Meet Sarah (she/her)

Sarah, standing in a doorway, smiling

Hello :)

I’m Sarah Newbold, a counsellor, social worker, writer, and founder of Progressive Therapeutic Counselling.

I’ve worked in mental health and community services for more than 20 years across counselling, trauma, crisis support, violence prevention, relationships, and community care.

I care deeply about my work and the people I work with.

It’s important to be upfront & transparent about the areas I do not work within. Due to personal family history, I do not provide counselling around any issues to do with dementia or cognitive decline, as I do not feel I can offer the quality of therapeutic support people deserve in that space.

I am genuinely interested in people, relationships, power, survival, intimacy, grief, identity, bodies, community, and the complicated ways human beings try to care for themselves and each other under difficult conditions.

A lot of the people who find their way to me are carrying complicated lives. Trauma. Burnout. Grief. Relational harm. Loneliness. Neurodivergence. Emotional exhaustion. Identity. The pressure of trying to function in systems that often feel disconnected from actual human needs.

I work with people across many different identities, communities, bodies, relationship structures, and ways of living.

My work often explores relational complexity, including:

  • queer relationships and identity

  • kink, BDSM, and consensual power exchange

  • AI, parasocial, and digital relationships

  • coercive control and emotional abuse

  • abortion and reproductive experiences

  • hormonal mental health and peri/menopause

  • grief, burnout, embodiment, intimacy, and relational safety

I love working in these spaces. I think they are some of the most important conversations happening right now, and I believe people deserve support that can genuinely hold the complexity of them.

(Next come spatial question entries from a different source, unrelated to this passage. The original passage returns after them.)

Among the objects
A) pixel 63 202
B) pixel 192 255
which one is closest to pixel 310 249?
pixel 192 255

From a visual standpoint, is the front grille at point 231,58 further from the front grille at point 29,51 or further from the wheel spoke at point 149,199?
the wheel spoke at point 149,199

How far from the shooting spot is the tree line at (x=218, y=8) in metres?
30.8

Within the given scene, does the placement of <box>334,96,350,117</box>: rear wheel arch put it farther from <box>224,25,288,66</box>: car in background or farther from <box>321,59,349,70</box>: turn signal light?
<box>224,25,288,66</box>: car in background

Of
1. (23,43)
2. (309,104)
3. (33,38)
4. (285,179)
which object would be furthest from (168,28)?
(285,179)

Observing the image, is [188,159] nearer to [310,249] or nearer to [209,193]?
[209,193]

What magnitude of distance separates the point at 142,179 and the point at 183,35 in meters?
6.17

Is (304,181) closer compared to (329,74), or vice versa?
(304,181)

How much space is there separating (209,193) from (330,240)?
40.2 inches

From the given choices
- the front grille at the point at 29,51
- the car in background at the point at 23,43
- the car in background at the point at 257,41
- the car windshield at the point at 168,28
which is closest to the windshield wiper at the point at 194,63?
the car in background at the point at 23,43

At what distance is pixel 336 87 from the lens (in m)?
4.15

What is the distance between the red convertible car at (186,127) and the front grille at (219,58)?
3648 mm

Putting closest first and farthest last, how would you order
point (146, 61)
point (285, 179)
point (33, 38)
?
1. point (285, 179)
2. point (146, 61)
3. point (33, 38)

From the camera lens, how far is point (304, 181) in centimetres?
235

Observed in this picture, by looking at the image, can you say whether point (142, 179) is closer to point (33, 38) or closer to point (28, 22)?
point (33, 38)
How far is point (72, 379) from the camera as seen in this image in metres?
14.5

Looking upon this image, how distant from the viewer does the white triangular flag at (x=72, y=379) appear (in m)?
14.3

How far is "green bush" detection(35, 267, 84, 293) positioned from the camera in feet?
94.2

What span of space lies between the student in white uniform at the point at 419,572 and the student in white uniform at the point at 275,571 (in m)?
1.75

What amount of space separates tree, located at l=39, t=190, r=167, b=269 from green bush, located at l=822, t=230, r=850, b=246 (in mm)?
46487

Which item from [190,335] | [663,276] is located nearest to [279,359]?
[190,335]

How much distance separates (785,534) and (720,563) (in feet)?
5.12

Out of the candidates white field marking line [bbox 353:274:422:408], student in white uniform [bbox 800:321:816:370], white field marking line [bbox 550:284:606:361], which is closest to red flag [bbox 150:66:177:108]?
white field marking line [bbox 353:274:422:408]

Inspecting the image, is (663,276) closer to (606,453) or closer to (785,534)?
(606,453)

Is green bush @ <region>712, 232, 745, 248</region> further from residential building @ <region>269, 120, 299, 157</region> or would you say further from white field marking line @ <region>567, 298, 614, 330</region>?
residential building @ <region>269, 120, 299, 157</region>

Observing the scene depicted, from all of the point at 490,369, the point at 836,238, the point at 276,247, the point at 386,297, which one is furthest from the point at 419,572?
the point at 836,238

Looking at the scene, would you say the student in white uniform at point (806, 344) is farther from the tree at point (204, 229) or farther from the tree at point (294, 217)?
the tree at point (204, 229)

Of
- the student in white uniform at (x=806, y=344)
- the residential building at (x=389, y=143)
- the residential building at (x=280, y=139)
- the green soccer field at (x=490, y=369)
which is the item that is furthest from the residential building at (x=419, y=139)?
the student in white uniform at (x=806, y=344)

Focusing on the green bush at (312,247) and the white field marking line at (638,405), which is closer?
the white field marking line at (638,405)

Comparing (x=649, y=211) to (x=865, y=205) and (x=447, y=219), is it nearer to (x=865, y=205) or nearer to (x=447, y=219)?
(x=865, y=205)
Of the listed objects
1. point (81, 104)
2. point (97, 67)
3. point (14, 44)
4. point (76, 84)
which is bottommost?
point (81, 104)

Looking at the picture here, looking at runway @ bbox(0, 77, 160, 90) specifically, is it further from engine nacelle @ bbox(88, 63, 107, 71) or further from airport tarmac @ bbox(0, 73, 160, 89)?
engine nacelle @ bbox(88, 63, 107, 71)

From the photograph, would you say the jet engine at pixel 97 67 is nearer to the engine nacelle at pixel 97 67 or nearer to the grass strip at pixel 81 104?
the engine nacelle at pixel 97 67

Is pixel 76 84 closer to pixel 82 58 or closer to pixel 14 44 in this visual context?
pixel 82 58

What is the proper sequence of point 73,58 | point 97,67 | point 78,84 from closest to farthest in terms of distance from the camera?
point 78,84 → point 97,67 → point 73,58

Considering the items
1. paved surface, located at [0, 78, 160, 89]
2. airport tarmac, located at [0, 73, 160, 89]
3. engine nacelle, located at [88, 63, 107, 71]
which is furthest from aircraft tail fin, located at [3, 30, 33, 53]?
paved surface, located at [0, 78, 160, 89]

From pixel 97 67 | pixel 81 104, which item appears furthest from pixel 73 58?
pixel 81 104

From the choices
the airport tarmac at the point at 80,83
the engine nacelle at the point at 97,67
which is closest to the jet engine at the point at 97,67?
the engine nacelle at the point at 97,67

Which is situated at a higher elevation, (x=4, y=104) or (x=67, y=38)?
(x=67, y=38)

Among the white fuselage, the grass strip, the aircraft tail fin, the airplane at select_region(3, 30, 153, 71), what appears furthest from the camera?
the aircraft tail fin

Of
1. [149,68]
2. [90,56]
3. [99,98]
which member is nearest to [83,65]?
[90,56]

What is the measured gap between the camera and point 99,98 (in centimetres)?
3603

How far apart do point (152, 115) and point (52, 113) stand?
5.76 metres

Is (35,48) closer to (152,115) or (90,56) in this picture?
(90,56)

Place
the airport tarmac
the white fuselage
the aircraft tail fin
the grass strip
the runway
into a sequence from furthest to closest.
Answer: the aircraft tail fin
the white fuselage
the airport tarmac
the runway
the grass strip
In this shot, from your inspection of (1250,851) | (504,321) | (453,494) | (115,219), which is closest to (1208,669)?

I’m less interested in pathologising people, and more interested in understanding context, patterns, survival, relationships, nervous systems, embodiment, and what safety, agency, connection, or relief might look like now.

My work is queer-affirming, trauma-informed, sex-positive, neurodivergent-affirming, anti-racist, disability-aware, and grounded in respect for people’s autonomy, dignity, complexity, and lived experience.

I believe relationships matter. Community matters. Material conditions matter. The body matters. Power matters. The systems people live within matter.

I live and work on unceded Dja Dja Wurrung Country, and for the past 7 years have contributed 2% of profits as part of the Pay The Rent movement to:

Outside of work, I live in regional Victoria with my dog Raya. I love spending genuinely quality chill time with the people I love, hiking, writing, reading, cooking and getting feisty over politics.